*本文抜粋*.
2015年01月

埼玉県東部の川歩きや久伊豆神社巡りをしていて、興味深い記録がある事を知った。



「吾妻鏡」建久5年(1194年)6月30日の条に以下のような記述がある。

「武蔵国大河土御厨において(久)伊豆宮神人喧嘩出来の由、その聞こえあり、驚き思し食すによりて尋
ね沙汰せしめんがため、掃部充行光を下し遣わさる」

後日談として、「尊卑文脈 太田行朝項傍注」に、
「太田行朝が神人の頸を刎ねたため、所領を召し放たれた」
とある。


埼玉県東南部の古い歴史的記述が少ない事から、この記録は貴重である。
が、いくつかの不明な点を含んでいる。



吾妻鏡は、「北条本」「吉川本」「島津本」などいくつかが残されているようだが、「北条本」には「伊豆社神人」とあり、「吉川本」には「久伊豆社神人」とある。
「久」が入るか入らないかで、解釈の仕方が全く異なるわけである。

鎌倉時代において、事件に対して幕府自ら初動捜査は行われなかった。事件の当事者が訴えでる事により捜査がはじまる。捜査を行うと言っても、事件当事者から提出された証拠書類を吟味するだけである。その証拠書類によって判決がくだされるのである。
この事件に関しては、幕府自ら初動捜査が開始され、幕府の重臣が現地調査に赴くという異常な事態であった事がうかがわれる。

*課題内容*. 「本文抜粋」にある「鎌倉時代において、事件に対して幕府自ら初動捜査は行われなかった。」という文を英語に訳してください。

データレコード:
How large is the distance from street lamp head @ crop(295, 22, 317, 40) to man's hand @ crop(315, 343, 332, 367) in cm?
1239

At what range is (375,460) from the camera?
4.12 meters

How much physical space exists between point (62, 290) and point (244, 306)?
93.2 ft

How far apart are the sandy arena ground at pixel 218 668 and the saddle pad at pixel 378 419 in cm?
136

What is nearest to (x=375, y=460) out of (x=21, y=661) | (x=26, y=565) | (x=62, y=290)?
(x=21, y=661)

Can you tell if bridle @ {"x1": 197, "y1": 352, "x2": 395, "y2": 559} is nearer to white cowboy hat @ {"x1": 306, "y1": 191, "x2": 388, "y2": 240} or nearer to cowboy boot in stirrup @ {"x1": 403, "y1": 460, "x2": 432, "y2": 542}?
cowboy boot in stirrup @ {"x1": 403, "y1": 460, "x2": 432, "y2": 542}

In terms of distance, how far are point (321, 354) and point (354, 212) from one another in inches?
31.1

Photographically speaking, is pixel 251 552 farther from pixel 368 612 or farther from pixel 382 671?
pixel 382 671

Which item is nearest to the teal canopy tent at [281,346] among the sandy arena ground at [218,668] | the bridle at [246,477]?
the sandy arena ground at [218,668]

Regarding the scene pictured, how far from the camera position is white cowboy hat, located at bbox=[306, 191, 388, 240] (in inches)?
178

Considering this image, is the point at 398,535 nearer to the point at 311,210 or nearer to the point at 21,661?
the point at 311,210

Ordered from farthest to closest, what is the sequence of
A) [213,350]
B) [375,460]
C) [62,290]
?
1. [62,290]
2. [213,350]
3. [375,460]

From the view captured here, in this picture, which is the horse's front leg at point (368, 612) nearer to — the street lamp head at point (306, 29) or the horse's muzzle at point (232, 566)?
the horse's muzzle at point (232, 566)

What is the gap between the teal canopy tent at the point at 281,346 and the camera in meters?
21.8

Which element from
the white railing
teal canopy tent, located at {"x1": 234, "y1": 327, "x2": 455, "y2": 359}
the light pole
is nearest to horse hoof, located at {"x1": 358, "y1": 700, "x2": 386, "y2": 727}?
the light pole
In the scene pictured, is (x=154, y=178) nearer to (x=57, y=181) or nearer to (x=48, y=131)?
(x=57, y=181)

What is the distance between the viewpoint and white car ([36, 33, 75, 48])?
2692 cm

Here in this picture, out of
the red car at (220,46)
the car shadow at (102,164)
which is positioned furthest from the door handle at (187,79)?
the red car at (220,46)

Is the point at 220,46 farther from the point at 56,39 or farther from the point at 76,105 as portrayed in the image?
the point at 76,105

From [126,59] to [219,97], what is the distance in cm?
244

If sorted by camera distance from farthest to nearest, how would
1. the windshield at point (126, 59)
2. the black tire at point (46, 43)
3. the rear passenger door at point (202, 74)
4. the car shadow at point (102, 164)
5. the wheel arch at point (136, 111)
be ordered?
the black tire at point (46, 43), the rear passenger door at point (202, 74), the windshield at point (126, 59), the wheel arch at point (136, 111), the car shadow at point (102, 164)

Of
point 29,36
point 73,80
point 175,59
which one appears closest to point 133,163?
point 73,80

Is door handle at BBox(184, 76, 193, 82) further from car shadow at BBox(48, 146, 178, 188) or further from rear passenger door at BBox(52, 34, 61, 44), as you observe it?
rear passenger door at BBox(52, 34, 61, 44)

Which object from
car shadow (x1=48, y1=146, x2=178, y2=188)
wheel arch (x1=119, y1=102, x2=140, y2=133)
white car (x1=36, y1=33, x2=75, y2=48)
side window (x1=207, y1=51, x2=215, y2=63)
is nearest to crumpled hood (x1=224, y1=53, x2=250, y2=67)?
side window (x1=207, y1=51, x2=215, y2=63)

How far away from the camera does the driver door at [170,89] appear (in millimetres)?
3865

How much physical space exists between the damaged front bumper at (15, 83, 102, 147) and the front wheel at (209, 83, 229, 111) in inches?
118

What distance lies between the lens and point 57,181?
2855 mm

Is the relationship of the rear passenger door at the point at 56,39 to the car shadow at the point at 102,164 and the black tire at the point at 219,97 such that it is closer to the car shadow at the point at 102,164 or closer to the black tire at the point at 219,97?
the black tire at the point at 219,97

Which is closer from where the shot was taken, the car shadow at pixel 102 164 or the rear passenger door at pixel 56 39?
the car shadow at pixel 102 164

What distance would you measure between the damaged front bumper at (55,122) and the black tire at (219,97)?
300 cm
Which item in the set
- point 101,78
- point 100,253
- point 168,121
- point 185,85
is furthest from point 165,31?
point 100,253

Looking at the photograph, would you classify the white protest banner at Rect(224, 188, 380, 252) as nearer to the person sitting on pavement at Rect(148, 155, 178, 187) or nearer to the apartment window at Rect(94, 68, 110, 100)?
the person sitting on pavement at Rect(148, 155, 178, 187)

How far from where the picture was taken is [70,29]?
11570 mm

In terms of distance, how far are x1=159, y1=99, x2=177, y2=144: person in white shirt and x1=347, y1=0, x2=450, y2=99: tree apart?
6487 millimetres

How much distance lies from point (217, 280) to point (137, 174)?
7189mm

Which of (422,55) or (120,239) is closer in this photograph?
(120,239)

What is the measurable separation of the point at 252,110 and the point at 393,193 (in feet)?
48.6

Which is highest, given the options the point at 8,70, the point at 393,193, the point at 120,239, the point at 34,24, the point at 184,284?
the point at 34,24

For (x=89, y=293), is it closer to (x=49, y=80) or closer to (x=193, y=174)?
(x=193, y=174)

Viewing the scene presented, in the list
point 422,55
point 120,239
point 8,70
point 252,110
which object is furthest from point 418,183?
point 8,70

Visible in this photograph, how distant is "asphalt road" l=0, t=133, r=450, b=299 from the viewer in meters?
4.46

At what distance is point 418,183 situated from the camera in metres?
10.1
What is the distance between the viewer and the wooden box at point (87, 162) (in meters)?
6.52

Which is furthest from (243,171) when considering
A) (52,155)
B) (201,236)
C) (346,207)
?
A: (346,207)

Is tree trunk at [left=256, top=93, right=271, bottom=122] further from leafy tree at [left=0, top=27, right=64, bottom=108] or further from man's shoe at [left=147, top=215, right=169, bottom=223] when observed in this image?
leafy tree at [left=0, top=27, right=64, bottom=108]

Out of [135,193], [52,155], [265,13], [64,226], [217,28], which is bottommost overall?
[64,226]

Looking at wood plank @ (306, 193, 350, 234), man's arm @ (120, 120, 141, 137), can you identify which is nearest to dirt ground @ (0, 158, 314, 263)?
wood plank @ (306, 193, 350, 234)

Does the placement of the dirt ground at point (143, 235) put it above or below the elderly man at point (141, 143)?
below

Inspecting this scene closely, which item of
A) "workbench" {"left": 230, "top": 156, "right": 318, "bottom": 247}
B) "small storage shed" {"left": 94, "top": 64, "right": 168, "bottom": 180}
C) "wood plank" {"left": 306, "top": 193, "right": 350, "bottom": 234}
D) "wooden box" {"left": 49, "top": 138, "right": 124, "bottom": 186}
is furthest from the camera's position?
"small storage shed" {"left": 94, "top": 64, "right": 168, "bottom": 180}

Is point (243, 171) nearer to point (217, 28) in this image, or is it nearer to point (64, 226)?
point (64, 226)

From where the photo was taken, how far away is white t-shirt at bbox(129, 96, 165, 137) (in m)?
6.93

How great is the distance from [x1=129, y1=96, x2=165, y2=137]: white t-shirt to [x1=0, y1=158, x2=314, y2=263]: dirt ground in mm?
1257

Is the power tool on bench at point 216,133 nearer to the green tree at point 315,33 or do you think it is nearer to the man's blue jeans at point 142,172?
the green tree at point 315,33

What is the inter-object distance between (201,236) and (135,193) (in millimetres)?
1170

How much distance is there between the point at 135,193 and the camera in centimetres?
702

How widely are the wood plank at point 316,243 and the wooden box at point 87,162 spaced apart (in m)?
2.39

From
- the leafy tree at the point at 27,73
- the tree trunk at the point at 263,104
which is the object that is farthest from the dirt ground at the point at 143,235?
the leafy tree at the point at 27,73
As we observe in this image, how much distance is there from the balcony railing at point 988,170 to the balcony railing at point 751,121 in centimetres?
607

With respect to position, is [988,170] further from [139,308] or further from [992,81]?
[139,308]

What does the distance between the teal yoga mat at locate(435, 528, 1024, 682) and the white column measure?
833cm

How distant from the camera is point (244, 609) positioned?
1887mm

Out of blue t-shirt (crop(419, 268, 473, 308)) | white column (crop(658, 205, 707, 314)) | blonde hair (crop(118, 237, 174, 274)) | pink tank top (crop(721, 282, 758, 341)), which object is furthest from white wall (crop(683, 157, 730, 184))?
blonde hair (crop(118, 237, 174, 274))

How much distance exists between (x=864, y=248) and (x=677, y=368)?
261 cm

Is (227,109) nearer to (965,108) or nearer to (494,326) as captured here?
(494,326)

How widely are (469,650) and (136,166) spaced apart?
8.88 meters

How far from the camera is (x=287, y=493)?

*正解*. In the Kamakura period, the shogunate did not itself carry out initial investigations into incidents.